ひと晩の交わりで初恋の人の子どもを身ごもったら、実は運命の番で超溺愛されてしまいました~オメガバース~
 不慮の事故により、突然私の両親は揃って亡くなってしまった。

 小学六年生とはいえば、まだまだ親の愛情が欲しい時期だ。

 その頃に私は、天涯孤独となってしまったのである。
 
 アルファとオメガ番うのが当たり前の世界で、ベータとオメガ同士の結婚。
「世間の暗黙の了解」というものを無視して結婚したふたりは、不文律を破ったせいで、私の両親たちはそれぞれ親戚から縁を切られたらしい。
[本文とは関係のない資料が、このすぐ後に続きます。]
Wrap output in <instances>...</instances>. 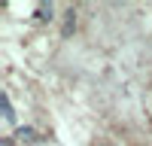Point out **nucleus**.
I'll return each instance as SVG.
<instances>
[{
	"mask_svg": "<svg viewBox=\"0 0 152 146\" xmlns=\"http://www.w3.org/2000/svg\"><path fill=\"white\" fill-rule=\"evenodd\" d=\"M73 21H76V18H73V12H67V24H64V34H70V31H73Z\"/></svg>",
	"mask_w": 152,
	"mask_h": 146,
	"instance_id": "nucleus-2",
	"label": "nucleus"
},
{
	"mask_svg": "<svg viewBox=\"0 0 152 146\" xmlns=\"http://www.w3.org/2000/svg\"><path fill=\"white\" fill-rule=\"evenodd\" d=\"M0 107H3V122H6V125H12V122H15V113H12V104H9L6 94H0Z\"/></svg>",
	"mask_w": 152,
	"mask_h": 146,
	"instance_id": "nucleus-1",
	"label": "nucleus"
}]
</instances>
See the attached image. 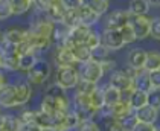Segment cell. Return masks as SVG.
<instances>
[{"instance_id": "cell-11", "label": "cell", "mask_w": 160, "mask_h": 131, "mask_svg": "<svg viewBox=\"0 0 160 131\" xmlns=\"http://www.w3.org/2000/svg\"><path fill=\"white\" fill-rule=\"evenodd\" d=\"M136 118L137 120H142V122H149V123H156L157 118H159V108L152 107L151 104H147L143 107L134 110Z\"/></svg>"}, {"instance_id": "cell-21", "label": "cell", "mask_w": 160, "mask_h": 131, "mask_svg": "<svg viewBox=\"0 0 160 131\" xmlns=\"http://www.w3.org/2000/svg\"><path fill=\"white\" fill-rule=\"evenodd\" d=\"M66 11H67V8L62 5V2L61 0H57L52 6H50L49 9L46 11V15L49 17L52 22H61L62 20V17H64V14H66Z\"/></svg>"}, {"instance_id": "cell-38", "label": "cell", "mask_w": 160, "mask_h": 131, "mask_svg": "<svg viewBox=\"0 0 160 131\" xmlns=\"http://www.w3.org/2000/svg\"><path fill=\"white\" fill-rule=\"evenodd\" d=\"M157 128L156 123H149V122H142V120H137V123L134 125V131H154Z\"/></svg>"}, {"instance_id": "cell-9", "label": "cell", "mask_w": 160, "mask_h": 131, "mask_svg": "<svg viewBox=\"0 0 160 131\" xmlns=\"http://www.w3.org/2000/svg\"><path fill=\"white\" fill-rule=\"evenodd\" d=\"M0 107H17V95H15V85L14 84H5L0 88Z\"/></svg>"}, {"instance_id": "cell-14", "label": "cell", "mask_w": 160, "mask_h": 131, "mask_svg": "<svg viewBox=\"0 0 160 131\" xmlns=\"http://www.w3.org/2000/svg\"><path fill=\"white\" fill-rule=\"evenodd\" d=\"M55 61L58 64V67H62V66H75L76 64V60H75L73 53H72V49L69 46H60L58 48V52L55 55Z\"/></svg>"}, {"instance_id": "cell-8", "label": "cell", "mask_w": 160, "mask_h": 131, "mask_svg": "<svg viewBox=\"0 0 160 131\" xmlns=\"http://www.w3.org/2000/svg\"><path fill=\"white\" fill-rule=\"evenodd\" d=\"M110 84L113 87L119 88L121 92L134 88V85H133V76L127 75L123 70H114L113 72V73H111V78H110Z\"/></svg>"}, {"instance_id": "cell-29", "label": "cell", "mask_w": 160, "mask_h": 131, "mask_svg": "<svg viewBox=\"0 0 160 131\" xmlns=\"http://www.w3.org/2000/svg\"><path fill=\"white\" fill-rule=\"evenodd\" d=\"M61 23H64L69 29L76 26L78 23H81L79 22V15H78V9H67L66 14H64V17H62Z\"/></svg>"}, {"instance_id": "cell-3", "label": "cell", "mask_w": 160, "mask_h": 131, "mask_svg": "<svg viewBox=\"0 0 160 131\" xmlns=\"http://www.w3.org/2000/svg\"><path fill=\"white\" fill-rule=\"evenodd\" d=\"M69 107H70V102H69L67 96L55 98V96L44 95L43 101H41V110L52 116H55L60 111H69Z\"/></svg>"}, {"instance_id": "cell-19", "label": "cell", "mask_w": 160, "mask_h": 131, "mask_svg": "<svg viewBox=\"0 0 160 131\" xmlns=\"http://www.w3.org/2000/svg\"><path fill=\"white\" fill-rule=\"evenodd\" d=\"M70 49H72V53H73L75 60H76L78 64H79V63H84V61L92 60V49L88 48L87 44H84V43L73 44V46H70Z\"/></svg>"}, {"instance_id": "cell-22", "label": "cell", "mask_w": 160, "mask_h": 131, "mask_svg": "<svg viewBox=\"0 0 160 131\" xmlns=\"http://www.w3.org/2000/svg\"><path fill=\"white\" fill-rule=\"evenodd\" d=\"M148 104V92H143V90H137L134 88L133 93L130 96V105L133 110H137V108L143 107Z\"/></svg>"}, {"instance_id": "cell-15", "label": "cell", "mask_w": 160, "mask_h": 131, "mask_svg": "<svg viewBox=\"0 0 160 131\" xmlns=\"http://www.w3.org/2000/svg\"><path fill=\"white\" fill-rule=\"evenodd\" d=\"M133 85L137 90H143V92H149L151 87V81H149V72L145 69H139L133 76Z\"/></svg>"}, {"instance_id": "cell-40", "label": "cell", "mask_w": 160, "mask_h": 131, "mask_svg": "<svg viewBox=\"0 0 160 131\" xmlns=\"http://www.w3.org/2000/svg\"><path fill=\"white\" fill-rule=\"evenodd\" d=\"M149 81L152 88H160V70L149 72Z\"/></svg>"}, {"instance_id": "cell-18", "label": "cell", "mask_w": 160, "mask_h": 131, "mask_svg": "<svg viewBox=\"0 0 160 131\" xmlns=\"http://www.w3.org/2000/svg\"><path fill=\"white\" fill-rule=\"evenodd\" d=\"M34 120L40 125V128H41V130H57L55 118H53L52 114H49V113L43 111V110L35 111V118H34Z\"/></svg>"}, {"instance_id": "cell-41", "label": "cell", "mask_w": 160, "mask_h": 131, "mask_svg": "<svg viewBox=\"0 0 160 131\" xmlns=\"http://www.w3.org/2000/svg\"><path fill=\"white\" fill-rule=\"evenodd\" d=\"M79 128L81 130H99V125L93 119H87L84 122H81Z\"/></svg>"}, {"instance_id": "cell-26", "label": "cell", "mask_w": 160, "mask_h": 131, "mask_svg": "<svg viewBox=\"0 0 160 131\" xmlns=\"http://www.w3.org/2000/svg\"><path fill=\"white\" fill-rule=\"evenodd\" d=\"M111 110H113V116H114L116 119H119V118H122L125 114L134 111V110L131 108V105H130V101H125V99H121L114 107H111Z\"/></svg>"}, {"instance_id": "cell-2", "label": "cell", "mask_w": 160, "mask_h": 131, "mask_svg": "<svg viewBox=\"0 0 160 131\" xmlns=\"http://www.w3.org/2000/svg\"><path fill=\"white\" fill-rule=\"evenodd\" d=\"M79 73H78V69H75L73 66H62V67H58L57 70V83L61 85L62 88H75L78 83H79Z\"/></svg>"}, {"instance_id": "cell-16", "label": "cell", "mask_w": 160, "mask_h": 131, "mask_svg": "<svg viewBox=\"0 0 160 131\" xmlns=\"http://www.w3.org/2000/svg\"><path fill=\"white\" fill-rule=\"evenodd\" d=\"M147 55L148 52L143 49H133L130 53H128V66H131L133 69L139 70V69H143L145 66V61H147Z\"/></svg>"}, {"instance_id": "cell-31", "label": "cell", "mask_w": 160, "mask_h": 131, "mask_svg": "<svg viewBox=\"0 0 160 131\" xmlns=\"http://www.w3.org/2000/svg\"><path fill=\"white\" fill-rule=\"evenodd\" d=\"M90 99H92L93 107L96 108L98 111L105 105V101H104V90H102V88H98V87H96V90L90 95Z\"/></svg>"}, {"instance_id": "cell-36", "label": "cell", "mask_w": 160, "mask_h": 131, "mask_svg": "<svg viewBox=\"0 0 160 131\" xmlns=\"http://www.w3.org/2000/svg\"><path fill=\"white\" fill-rule=\"evenodd\" d=\"M64 90H66V88H62L61 85L55 81V84H52V85H49V87L46 88V93H44V95L60 98V96H66V95H64Z\"/></svg>"}, {"instance_id": "cell-5", "label": "cell", "mask_w": 160, "mask_h": 131, "mask_svg": "<svg viewBox=\"0 0 160 131\" xmlns=\"http://www.w3.org/2000/svg\"><path fill=\"white\" fill-rule=\"evenodd\" d=\"M101 40H102V44H105L110 50H119L125 46V41H123V37L121 29H108L105 28L101 34Z\"/></svg>"}, {"instance_id": "cell-4", "label": "cell", "mask_w": 160, "mask_h": 131, "mask_svg": "<svg viewBox=\"0 0 160 131\" xmlns=\"http://www.w3.org/2000/svg\"><path fill=\"white\" fill-rule=\"evenodd\" d=\"M50 75V64L44 60H37L31 70H28V81L32 85H41Z\"/></svg>"}, {"instance_id": "cell-45", "label": "cell", "mask_w": 160, "mask_h": 131, "mask_svg": "<svg viewBox=\"0 0 160 131\" xmlns=\"http://www.w3.org/2000/svg\"><path fill=\"white\" fill-rule=\"evenodd\" d=\"M0 40H2V32H0Z\"/></svg>"}, {"instance_id": "cell-34", "label": "cell", "mask_w": 160, "mask_h": 131, "mask_svg": "<svg viewBox=\"0 0 160 131\" xmlns=\"http://www.w3.org/2000/svg\"><path fill=\"white\" fill-rule=\"evenodd\" d=\"M121 32H122V37H123L125 44H131V43H134L136 40H137L134 29H133V26H131L130 23L125 24L123 28H121Z\"/></svg>"}, {"instance_id": "cell-46", "label": "cell", "mask_w": 160, "mask_h": 131, "mask_svg": "<svg viewBox=\"0 0 160 131\" xmlns=\"http://www.w3.org/2000/svg\"><path fill=\"white\" fill-rule=\"evenodd\" d=\"M31 2H32V3H34V2H35V0H31Z\"/></svg>"}, {"instance_id": "cell-42", "label": "cell", "mask_w": 160, "mask_h": 131, "mask_svg": "<svg viewBox=\"0 0 160 131\" xmlns=\"http://www.w3.org/2000/svg\"><path fill=\"white\" fill-rule=\"evenodd\" d=\"M61 2L67 9H78L82 5V0H61Z\"/></svg>"}, {"instance_id": "cell-12", "label": "cell", "mask_w": 160, "mask_h": 131, "mask_svg": "<svg viewBox=\"0 0 160 131\" xmlns=\"http://www.w3.org/2000/svg\"><path fill=\"white\" fill-rule=\"evenodd\" d=\"M78 15H79V22L87 24V26H90V28H93L95 24L98 23L99 17H101L98 12L93 11L92 8H88L86 5H81L78 8Z\"/></svg>"}, {"instance_id": "cell-30", "label": "cell", "mask_w": 160, "mask_h": 131, "mask_svg": "<svg viewBox=\"0 0 160 131\" xmlns=\"http://www.w3.org/2000/svg\"><path fill=\"white\" fill-rule=\"evenodd\" d=\"M119 122H121V125H122V130L127 131V130H133L134 128V125L137 123V118H136V113L134 111H131V113H128V114H125L122 118H119Z\"/></svg>"}, {"instance_id": "cell-24", "label": "cell", "mask_w": 160, "mask_h": 131, "mask_svg": "<svg viewBox=\"0 0 160 131\" xmlns=\"http://www.w3.org/2000/svg\"><path fill=\"white\" fill-rule=\"evenodd\" d=\"M143 69H145V70H148V72L160 70V52H156V50L148 52L147 61H145Z\"/></svg>"}, {"instance_id": "cell-23", "label": "cell", "mask_w": 160, "mask_h": 131, "mask_svg": "<svg viewBox=\"0 0 160 131\" xmlns=\"http://www.w3.org/2000/svg\"><path fill=\"white\" fill-rule=\"evenodd\" d=\"M37 55H35V52L34 50H31V52H26V53H22L20 55V58H18V69L23 72H28L32 69V66L37 63Z\"/></svg>"}, {"instance_id": "cell-6", "label": "cell", "mask_w": 160, "mask_h": 131, "mask_svg": "<svg viewBox=\"0 0 160 131\" xmlns=\"http://www.w3.org/2000/svg\"><path fill=\"white\" fill-rule=\"evenodd\" d=\"M151 20H152V18L147 17V14H143V15H133V14H131L130 24H131L133 29H134L137 40L147 38V37L149 35V31H151Z\"/></svg>"}, {"instance_id": "cell-35", "label": "cell", "mask_w": 160, "mask_h": 131, "mask_svg": "<svg viewBox=\"0 0 160 131\" xmlns=\"http://www.w3.org/2000/svg\"><path fill=\"white\" fill-rule=\"evenodd\" d=\"M148 104H151L156 108H160V88H151L148 92Z\"/></svg>"}, {"instance_id": "cell-27", "label": "cell", "mask_w": 160, "mask_h": 131, "mask_svg": "<svg viewBox=\"0 0 160 131\" xmlns=\"http://www.w3.org/2000/svg\"><path fill=\"white\" fill-rule=\"evenodd\" d=\"M82 5L92 8L93 11L98 12L99 15L105 14L108 9V0H82Z\"/></svg>"}, {"instance_id": "cell-7", "label": "cell", "mask_w": 160, "mask_h": 131, "mask_svg": "<svg viewBox=\"0 0 160 131\" xmlns=\"http://www.w3.org/2000/svg\"><path fill=\"white\" fill-rule=\"evenodd\" d=\"M130 18H131L130 11H114L107 17L105 28H108V29H121L125 24L130 23Z\"/></svg>"}, {"instance_id": "cell-28", "label": "cell", "mask_w": 160, "mask_h": 131, "mask_svg": "<svg viewBox=\"0 0 160 131\" xmlns=\"http://www.w3.org/2000/svg\"><path fill=\"white\" fill-rule=\"evenodd\" d=\"M108 50L110 49L107 48L105 44H98L96 48L92 49V60L99 61V63H104L105 60H108Z\"/></svg>"}, {"instance_id": "cell-39", "label": "cell", "mask_w": 160, "mask_h": 131, "mask_svg": "<svg viewBox=\"0 0 160 131\" xmlns=\"http://www.w3.org/2000/svg\"><path fill=\"white\" fill-rule=\"evenodd\" d=\"M55 2H57V0H35V2H34V5L37 6L38 11H41V12H44V14H46V11L49 9Z\"/></svg>"}, {"instance_id": "cell-25", "label": "cell", "mask_w": 160, "mask_h": 131, "mask_svg": "<svg viewBox=\"0 0 160 131\" xmlns=\"http://www.w3.org/2000/svg\"><path fill=\"white\" fill-rule=\"evenodd\" d=\"M149 11V2L148 0H131L130 2V14L133 15H143Z\"/></svg>"}, {"instance_id": "cell-20", "label": "cell", "mask_w": 160, "mask_h": 131, "mask_svg": "<svg viewBox=\"0 0 160 131\" xmlns=\"http://www.w3.org/2000/svg\"><path fill=\"white\" fill-rule=\"evenodd\" d=\"M122 99V92L113 85H108L104 88V101H105V105H110V107H114L119 101Z\"/></svg>"}, {"instance_id": "cell-1", "label": "cell", "mask_w": 160, "mask_h": 131, "mask_svg": "<svg viewBox=\"0 0 160 131\" xmlns=\"http://www.w3.org/2000/svg\"><path fill=\"white\" fill-rule=\"evenodd\" d=\"M78 73H79L81 79L98 83L99 79L102 78V75H104V69H102V64L99 61L88 60V61H84V63H79Z\"/></svg>"}, {"instance_id": "cell-33", "label": "cell", "mask_w": 160, "mask_h": 131, "mask_svg": "<svg viewBox=\"0 0 160 131\" xmlns=\"http://www.w3.org/2000/svg\"><path fill=\"white\" fill-rule=\"evenodd\" d=\"M11 3L14 8V14H25L32 6L31 0H11Z\"/></svg>"}, {"instance_id": "cell-43", "label": "cell", "mask_w": 160, "mask_h": 131, "mask_svg": "<svg viewBox=\"0 0 160 131\" xmlns=\"http://www.w3.org/2000/svg\"><path fill=\"white\" fill-rule=\"evenodd\" d=\"M149 5H154V6H160V0H148Z\"/></svg>"}, {"instance_id": "cell-10", "label": "cell", "mask_w": 160, "mask_h": 131, "mask_svg": "<svg viewBox=\"0 0 160 131\" xmlns=\"http://www.w3.org/2000/svg\"><path fill=\"white\" fill-rule=\"evenodd\" d=\"M15 95H17V105H25L32 98V87L29 81H15Z\"/></svg>"}, {"instance_id": "cell-32", "label": "cell", "mask_w": 160, "mask_h": 131, "mask_svg": "<svg viewBox=\"0 0 160 131\" xmlns=\"http://www.w3.org/2000/svg\"><path fill=\"white\" fill-rule=\"evenodd\" d=\"M96 84L98 83H92V81H86V79H79L78 85L75 87L76 92H81V93H86V95H92L95 90H96Z\"/></svg>"}, {"instance_id": "cell-13", "label": "cell", "mask_w": 160, "mask_h": 131, "mask_svg": "<svg viewBox=\"0 0 160 131\" xmlns=\"http://www.w3.org/2000/svg\"><path fill=\"white\" fill-rule=\"evenodd\" d=\"M28 43L32 46V49L37 50H46L50 48L52 44V38L46 35H38V34H32L28 31Z\"/></svg>"}, {"instance_id": "cell-44", "label": "cell", "mask_w": 160, "mask_h": 131, "mask_svg": "<svg viewBox=\"0 0 160 131\" xmlns=\"http://www.w3.org/2000/svg\"><path fill=\"white\" fill-rule=\"evenodd\" d=\"M5 84H6V81H5V76H3V75L0 73V88H2V87H3Z\"/></svg>"}, {"instance_id": "cell-37", "label": "cell", "mask_w": 160, "mask_h": 131, "mask_svg": "<svg viewBox=\"0 0 160 131\" xmlns=\"http://www.w3.org/2000/svg\"><path fill=\"white\" fill-rule=\"evenodd\" d=\"M149 35L156 40H160V17H156L151 20V31Z\"/></svg>"}, {"instance_id": "cell-17", "label": "cell", "mask_w": 160, "mask_h": 131, "mask_svg": "<svg viewBox=\"0 0 160 131\" xmlns=\"http://www.w3.org/2000/svg\"><path fill=\"white\" fill-rule=\"evenodd\" d=\"M2 38L9 41V43H14V44H20L26 41L28 38V31L25 29H20V28H12V29H8L2 34Z\"/></svg>"}]
</instances>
 アルファはアルファ同士、ベータはベータ同士での結婚。
 また、アルファの子どもを百パーセント産むことができるオメガは、アルファの愛人もしくは妾腹となる。
 これが「世間の暗黙の了解」らしい。

 だから、私には身寄りがいない。

 児童養護施設に入る際、役所の職員の人が曖昧に濁しながら教えてくれた。

 両親よりも上の世代の人たちは、第二次性による固定観念や差別があり、一般的には頭が固いと呼ばれる世代だ。

 恥知らずな若夫婦が残した忘れ形見を引き取るなどと申し出る親戚は、当然誰ひとりとして現れず。結局私は、オメガ性でも対応できる施設へ預けられ、幼い頃から現実の厳しさを身に沁みながら生きてきたのである。


 思えばふたりの生前。
 親であるおじいちゃんや、おばあちゃん。おじさんおばさん、いとこなどという人物と会ったどころか、名前や存在すら聞いたことはなかった。
 
 その違和感に気がつきつつも、子どもながらにその理由を聞いてはいけないと察していたのは、「暗黙の了解」に違反していたせいだったのだろう。
 両親の死後、役所の人から事情を聞いたときにその違和感の正体が腑に落ち、生きていくためには不文律を護ることも大切なのだと学んだ。
 しかし私は大恋愛の末、結ばれた両親を憐れむどころか、ともに一生を添い遂げたことに誇りに感じている。

 ――好きな相手と、一生を添い遂げる。

 不文律を守ることは大切だが、いつか私も母と父と同じように大恋愛の末に、愛する人とパートナーになりたい。
 たとえ「暗黙の了解」を破るとしても、真実の愛というものに憧れは募るばかりだった。

 初恋の人で、のちに私が産んだ娘の父親となる人と出逢ってしまったおかげで。
 
 けれど、その相手は私のような天涯孤独の人間が関係を続けてはいけない身分の人であった。

 オメガはアルファの愛人もしくは妾腹にしかなれない。
 いや、そもそも施設育ちの天涯孤独なオメガの私には愛人にすらなれないほど、愛する人は高い身分の人だった。
 どう頑張っても自分の身分を変えられない私は、自分のなかに芽吹いた命を消させる前に、初めて愛した人の前から消えるしか、選択肢はなかったのである。